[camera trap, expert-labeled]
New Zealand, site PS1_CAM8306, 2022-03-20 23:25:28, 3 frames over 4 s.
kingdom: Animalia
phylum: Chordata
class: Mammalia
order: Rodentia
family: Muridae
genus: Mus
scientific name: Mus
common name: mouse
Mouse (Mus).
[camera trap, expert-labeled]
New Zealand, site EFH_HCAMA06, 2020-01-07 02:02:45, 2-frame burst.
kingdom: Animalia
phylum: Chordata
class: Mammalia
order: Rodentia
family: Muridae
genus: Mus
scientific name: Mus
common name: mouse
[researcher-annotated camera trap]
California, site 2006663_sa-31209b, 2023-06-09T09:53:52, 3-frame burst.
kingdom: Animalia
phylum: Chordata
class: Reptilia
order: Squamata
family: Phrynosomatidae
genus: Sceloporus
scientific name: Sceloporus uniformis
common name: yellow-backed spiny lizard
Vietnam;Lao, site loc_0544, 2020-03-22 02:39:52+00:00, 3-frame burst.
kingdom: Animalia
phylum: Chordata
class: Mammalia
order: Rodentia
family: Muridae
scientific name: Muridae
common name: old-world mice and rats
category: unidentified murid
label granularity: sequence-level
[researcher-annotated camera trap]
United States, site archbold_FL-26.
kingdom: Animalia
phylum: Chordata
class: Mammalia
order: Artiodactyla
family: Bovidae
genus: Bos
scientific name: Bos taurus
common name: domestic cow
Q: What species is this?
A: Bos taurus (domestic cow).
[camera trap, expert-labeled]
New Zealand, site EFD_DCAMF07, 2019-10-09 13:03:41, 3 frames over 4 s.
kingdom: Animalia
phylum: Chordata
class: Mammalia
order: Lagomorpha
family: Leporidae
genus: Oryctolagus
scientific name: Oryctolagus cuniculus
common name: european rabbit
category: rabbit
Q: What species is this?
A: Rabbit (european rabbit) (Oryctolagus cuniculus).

· · ·

→ WORK TASK:
Quote every line from the beginning of the entries up to and including the line that contains "label granularity: sequence-level".

→ EXERCISE RESPONSE:
[camera trap, expert-labeled]
New Zealand, site PS1_CAM8306, 2022-03-20 23:25:28, 3 frames over 4 s.
kingdom: Animalia
phylum: Chordata
class: Mammalia
order: Rodentia
family: Muridae
genus: Mus
scientific name: Mus
common name: mouse
Mouse (Mus).
[camera trap, expert-labeled]
New Zealand, site EFH_HCAMA06, 2020-01-07 02:02:45, 2-frame burst.
kingdom: Animalia
phylum: Chordata
class: Mammalia
order: Rodentia
family: Muridae
genus: Mus
scientific name: Mus
common name: mouse
[researcher-annotated camera trap]
California, site 2006663_sa-31209b, 2023-06-09T09:53:52, 3-frame burst.
kingdom: Animalia
phylum: Chordata
class: Reptilia
order: Squamata
family: Phrynosomatidae
genus: Sceloporus
scientific name: Sceloporus uniformis
common name: yellow-backed spiny lizard
Vietnam;Lao, site loc_0544, 2020-03-22 02:39:52+00:00, 3-frame burst.
kingdom: Animalia
phylum: Chordata
class: Mammalia
order: Rodentia
family: Muridae
scientific name: Muridae
common name: old-world mice and rats
category: unidentified murid
label granularity: sequence-level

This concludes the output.